[Dataset entries]
-.-.-

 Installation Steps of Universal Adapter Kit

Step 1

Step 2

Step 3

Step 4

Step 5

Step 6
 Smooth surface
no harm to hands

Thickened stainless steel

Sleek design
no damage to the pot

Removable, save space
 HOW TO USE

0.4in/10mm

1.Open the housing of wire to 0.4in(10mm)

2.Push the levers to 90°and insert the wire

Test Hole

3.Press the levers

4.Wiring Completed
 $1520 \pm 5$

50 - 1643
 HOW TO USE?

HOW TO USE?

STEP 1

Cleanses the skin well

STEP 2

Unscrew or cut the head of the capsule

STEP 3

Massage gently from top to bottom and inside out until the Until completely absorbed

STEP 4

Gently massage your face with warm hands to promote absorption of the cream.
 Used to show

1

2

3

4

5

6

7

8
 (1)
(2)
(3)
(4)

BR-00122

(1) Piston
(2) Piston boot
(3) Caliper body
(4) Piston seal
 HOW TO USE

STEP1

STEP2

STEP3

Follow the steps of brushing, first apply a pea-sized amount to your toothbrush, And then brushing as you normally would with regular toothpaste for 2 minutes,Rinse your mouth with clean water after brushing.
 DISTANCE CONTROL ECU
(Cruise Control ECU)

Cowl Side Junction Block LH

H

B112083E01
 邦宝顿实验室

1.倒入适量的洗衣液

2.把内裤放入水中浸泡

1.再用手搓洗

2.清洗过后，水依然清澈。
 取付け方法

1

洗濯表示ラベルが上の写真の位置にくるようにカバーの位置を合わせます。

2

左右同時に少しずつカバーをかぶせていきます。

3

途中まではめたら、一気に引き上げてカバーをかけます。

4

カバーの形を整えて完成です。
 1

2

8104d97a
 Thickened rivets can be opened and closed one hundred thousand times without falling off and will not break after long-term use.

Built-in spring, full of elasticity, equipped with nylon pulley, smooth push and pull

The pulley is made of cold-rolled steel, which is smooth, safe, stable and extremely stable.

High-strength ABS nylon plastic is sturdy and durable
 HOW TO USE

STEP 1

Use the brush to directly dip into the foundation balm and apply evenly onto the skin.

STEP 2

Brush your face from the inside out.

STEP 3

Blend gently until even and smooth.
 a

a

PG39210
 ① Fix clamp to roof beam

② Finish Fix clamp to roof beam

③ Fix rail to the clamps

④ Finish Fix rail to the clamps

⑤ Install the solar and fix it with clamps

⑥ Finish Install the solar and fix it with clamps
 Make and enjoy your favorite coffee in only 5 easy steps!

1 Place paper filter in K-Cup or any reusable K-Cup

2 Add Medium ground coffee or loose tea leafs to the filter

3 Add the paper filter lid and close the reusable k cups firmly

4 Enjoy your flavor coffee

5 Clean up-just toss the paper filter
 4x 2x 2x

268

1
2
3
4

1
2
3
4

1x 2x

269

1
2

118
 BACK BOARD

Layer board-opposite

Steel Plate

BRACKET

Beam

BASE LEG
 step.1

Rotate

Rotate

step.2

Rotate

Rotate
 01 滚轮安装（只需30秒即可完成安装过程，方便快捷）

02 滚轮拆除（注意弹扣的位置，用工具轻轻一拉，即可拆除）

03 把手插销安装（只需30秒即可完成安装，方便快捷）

-.-.-

Work to complete
Among the lines above, show every one that contains the string "wire".

Response area
1.Open the housing of wire to 0.4in(10mm)
2.Push the levers to 90°and insert the wire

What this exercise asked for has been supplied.